By the time he walked into the Dutch Inn, Steve was chilled to the bone. It was late in the year and the damp freezing air contained a few snowflakes— the seeds of an approaching snowstorm. The inn, one of the few public lodgings in the little seaside frontier town was actually a small well-appointed, modern hotel. After checking in, Steve sat at a table in the corner of the near-empty dining room where he had a view across the parking lot of the only supermarket in Dutch Harbor. The waitress t
old him the supermarket, built as part of a mini-mall, was a recent and welcome addition to the town. Before that, the inhabitants had to contend with a few small stores scattered around the island.
At dinner, he was told the current chef specialized exclusively in seafood. He had a choice of king crab, salmon or halibut, delivered fresh from a local fishery on the island. When he inquired about other menu offerings, he was informed politely but firmly that he could have steaks, chops, Chinese or Italian food—but he would have to go over to the Harbor Restaurant if he wanted anything other than the hotel’s catch-of-the-day menu offerings.
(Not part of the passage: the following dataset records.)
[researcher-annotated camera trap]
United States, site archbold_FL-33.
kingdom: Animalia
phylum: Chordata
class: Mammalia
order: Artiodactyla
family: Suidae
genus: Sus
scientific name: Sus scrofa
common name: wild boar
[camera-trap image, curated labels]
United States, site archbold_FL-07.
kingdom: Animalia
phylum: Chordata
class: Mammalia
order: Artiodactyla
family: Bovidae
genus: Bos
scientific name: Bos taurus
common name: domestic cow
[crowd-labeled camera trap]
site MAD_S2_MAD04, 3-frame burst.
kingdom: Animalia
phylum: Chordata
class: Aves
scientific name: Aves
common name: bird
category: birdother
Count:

Glancing out the window at the snow that was beginning to fall in a steady shower, he chose the salmon.
Steve stared out the window at the swirling snow. He watched several bundled people hurrying into the supermarket opposite. He questioned why he had come to the Aleutian Islands when the islands of Hawaii would have been vastly more pleasant. On the other hand, the foggy and sometimes snowy seascape was ideal for contemplation, prayer and hopefully a ministry. And he needed someplace remote, far from Washington and Archbishop Rhinehart and the religious thugs, Brothers Michael and John. He was still perplexed that two Catholic monks living in modern times had actually tried to kidnap or kill him. If the incident had occurred during the Italian Renaissance or the years of the Spanish Inquisition he might have believed it, but hadn’t the church long since abandoned such methods? He doubted the monks had been told the whole story—about his being a clone and worse than that a chimera. Archbishop Rhinehart would have kept that potential scandal a secret limited to a few of the hierarchy of the church. Steve surmised that the brothers, in their zeal to please their superiors, had been blindly following orders and if those orders meant kidnapping or even killing, so be it. The Commandment: Thou Shalt Not Kill, was not an impediment to what needed to be done. The monks knew they could be absolved of a serious sin in the confessional, but their superiors’ displeasure if they failed, would remain with them for the rest of their lives.